_SUPPLIED PASSAGE:_
-- Start --
The second part of the story picks up from there.  It's all told from Dave/Dan/Brad's point of view.  (I really need to get a name for this guy.)  It will also cover two parallel time lines, his build up to walking out a year ago and his present struggle to get Ethan to take him back, with a little dash of how much he missed him after walking out.

So for the immediate future, I'm not too bad.  Ethan's story is first, and while I can't see him very well, I can feel him.  My biggest concern is that without knowing for sure what's going on with the Other Guy (I just can't type that list of names again-- it's getting depressing), I can't layer it in at all.  But then, Ethan is also clueless about what happened, so maybe it's not too bad.  More a question of whether or not I want to clue the reader in before Ethan figures everything out.  (That balance between letting the reader feel smart for figuring it out without making the character look dumb for not figuring it out.)

So.  Thoughts?  Why do people just get up and walk out one day, and what changes inside to let them come back?

Thursday, September 15, 2011

Where No Blog Has Gone Before

There are many subjects I've addressed on this blog that have had certain readers reaching for the brain bleach.  My hemorrhoids.  Farkle the Friendly Carbuncle.  Probably some other stuff that's not coming to mind at the moment.  But there's one thing I haven't addressed: sex.

That's hard for me.  Although you may doubt this considering some of the other things I've chosen to share, I really am a very private person.  I have a hard time putting myself out there, expressing my desires, and I think it's the biggest reason why at 36 I still have limited relationship experience.  I hide it all behind a wall, and I've been told that reserve can be pretty intimidating.  That boggles my mind, because I often feel too intimidated to reach out.  (Actually, that bit crosses over into platonic relationships.  It's scary for me sometimes even to hold a hand out in friendship.  Once I push through that self-imposed barrier I usually do OK.  But making first contact is *hard*.  And it's almost as hard to reach out a second time if for some reason communication peters off.)

I'm not quite sure how I ended up on that tangent.  That's not where I was heading with this.  I guess maybe I just wanted to say that this is an area that I'm not the most comfortable getting personal about.

My current situation-- disabled, mid-thirties, living with puritanical parents-- doesn't make having a sex life easy, even the kind that doesn't require a partner.  It's a pretty neglected area of my life.

The last few days have been unusual to say the least.  In the normal run of things I leave the house about once a month.  In the last three days I've been to Michaels, Hobby Lobby (twice), Meijer, the vet, my brother's house (briefly), Buca di Beppo to pick up dinner, and then Mom's birthday dinner at home last night.  By the time my brother and sister-in-law left around 10 I was completely exhausted and in major pain.

And then I got online.  I got a wild hair and wandered over to a personals site that I poke around at every once in a while.  I had a couple of lovely, raunchy conversations, and by the time I logged off I was a new woman.  I was relaxed.  I felt good, with far less pain than I'd had in days.  My feel good still isn't normal.  If I think about it I realize that I have a low-level, nagging headache, and my body still hurts.  But the change is amazing.
-- End --
_EXERCISE GOAL:_ Retype everything in the blog excerpt from "And then I got" down to "change is amazing.", word for word. Nothing in the items after this blog excerpt is needed.

_DATA ROWS:_
-- Start --
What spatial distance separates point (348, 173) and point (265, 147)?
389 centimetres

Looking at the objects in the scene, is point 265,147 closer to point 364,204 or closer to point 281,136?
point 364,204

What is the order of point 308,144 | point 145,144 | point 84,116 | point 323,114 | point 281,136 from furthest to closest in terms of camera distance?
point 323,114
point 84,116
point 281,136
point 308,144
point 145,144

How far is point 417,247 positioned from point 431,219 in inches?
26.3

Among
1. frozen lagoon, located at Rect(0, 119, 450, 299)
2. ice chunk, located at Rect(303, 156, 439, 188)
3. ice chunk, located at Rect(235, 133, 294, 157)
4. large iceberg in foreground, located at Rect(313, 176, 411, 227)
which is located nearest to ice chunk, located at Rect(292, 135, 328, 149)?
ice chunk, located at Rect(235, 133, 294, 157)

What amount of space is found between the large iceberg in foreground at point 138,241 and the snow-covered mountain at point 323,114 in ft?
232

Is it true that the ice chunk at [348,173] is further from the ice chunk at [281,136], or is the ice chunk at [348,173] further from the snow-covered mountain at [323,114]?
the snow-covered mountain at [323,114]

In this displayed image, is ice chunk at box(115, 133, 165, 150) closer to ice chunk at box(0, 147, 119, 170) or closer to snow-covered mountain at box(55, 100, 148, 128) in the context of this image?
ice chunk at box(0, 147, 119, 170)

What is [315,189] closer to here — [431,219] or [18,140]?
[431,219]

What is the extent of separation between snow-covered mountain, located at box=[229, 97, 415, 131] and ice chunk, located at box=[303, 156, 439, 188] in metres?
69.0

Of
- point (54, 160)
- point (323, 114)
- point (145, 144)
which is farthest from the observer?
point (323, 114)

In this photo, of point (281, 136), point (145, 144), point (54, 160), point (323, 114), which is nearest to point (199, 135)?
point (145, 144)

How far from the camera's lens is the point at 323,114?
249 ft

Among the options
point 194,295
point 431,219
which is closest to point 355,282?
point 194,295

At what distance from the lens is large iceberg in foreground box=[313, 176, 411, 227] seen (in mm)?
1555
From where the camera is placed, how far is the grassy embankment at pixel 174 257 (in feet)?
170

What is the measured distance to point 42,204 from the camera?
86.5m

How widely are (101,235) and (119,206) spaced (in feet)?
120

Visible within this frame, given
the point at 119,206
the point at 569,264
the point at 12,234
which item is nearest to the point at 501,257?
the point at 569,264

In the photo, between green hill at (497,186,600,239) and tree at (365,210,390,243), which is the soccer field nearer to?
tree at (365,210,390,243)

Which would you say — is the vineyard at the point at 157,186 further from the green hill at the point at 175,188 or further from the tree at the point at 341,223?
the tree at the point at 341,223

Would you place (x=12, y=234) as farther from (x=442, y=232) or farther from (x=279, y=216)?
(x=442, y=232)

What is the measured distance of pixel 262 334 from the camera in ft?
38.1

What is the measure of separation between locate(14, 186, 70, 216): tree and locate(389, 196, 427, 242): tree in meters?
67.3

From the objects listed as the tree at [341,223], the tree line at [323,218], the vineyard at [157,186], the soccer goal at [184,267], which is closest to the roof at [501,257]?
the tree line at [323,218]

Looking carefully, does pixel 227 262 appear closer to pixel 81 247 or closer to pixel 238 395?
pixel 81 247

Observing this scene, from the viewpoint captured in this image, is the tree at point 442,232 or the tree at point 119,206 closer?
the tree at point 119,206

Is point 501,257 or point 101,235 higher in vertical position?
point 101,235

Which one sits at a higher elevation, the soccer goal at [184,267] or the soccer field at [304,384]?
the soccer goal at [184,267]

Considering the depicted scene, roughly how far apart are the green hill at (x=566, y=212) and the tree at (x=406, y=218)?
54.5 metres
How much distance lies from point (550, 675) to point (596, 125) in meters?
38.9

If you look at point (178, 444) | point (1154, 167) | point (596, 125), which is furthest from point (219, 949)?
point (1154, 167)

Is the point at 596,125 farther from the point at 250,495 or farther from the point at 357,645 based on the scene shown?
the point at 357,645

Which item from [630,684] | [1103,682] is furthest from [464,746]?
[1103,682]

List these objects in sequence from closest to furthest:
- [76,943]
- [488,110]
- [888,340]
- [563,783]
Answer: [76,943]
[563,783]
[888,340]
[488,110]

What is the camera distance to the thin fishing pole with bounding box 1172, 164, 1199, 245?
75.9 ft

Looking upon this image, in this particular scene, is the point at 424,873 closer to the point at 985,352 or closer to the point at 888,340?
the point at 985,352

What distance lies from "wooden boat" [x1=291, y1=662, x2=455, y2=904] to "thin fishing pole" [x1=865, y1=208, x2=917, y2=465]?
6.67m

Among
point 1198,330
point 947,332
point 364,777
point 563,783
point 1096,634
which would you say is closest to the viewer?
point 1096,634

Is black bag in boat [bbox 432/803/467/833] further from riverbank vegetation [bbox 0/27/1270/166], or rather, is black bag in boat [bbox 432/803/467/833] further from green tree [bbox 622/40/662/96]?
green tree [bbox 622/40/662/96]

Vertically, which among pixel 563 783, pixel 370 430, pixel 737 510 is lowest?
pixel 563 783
-- End --
_WORKED SOLUTION:_
And then I got online.  I got a wild hair and wandered over to a personals site that I poke around at every once in a while.  I had a couple of lovely, raunchy conversations, and by the time I logged off I was a new woman.  I was relaxed.  I felt good, with far less pain than I'd had in days.  My feel good still isn't normal.  If I think about it I realize that I have a low-level, nagging headache, and my body still hurts.  But the change is amazing.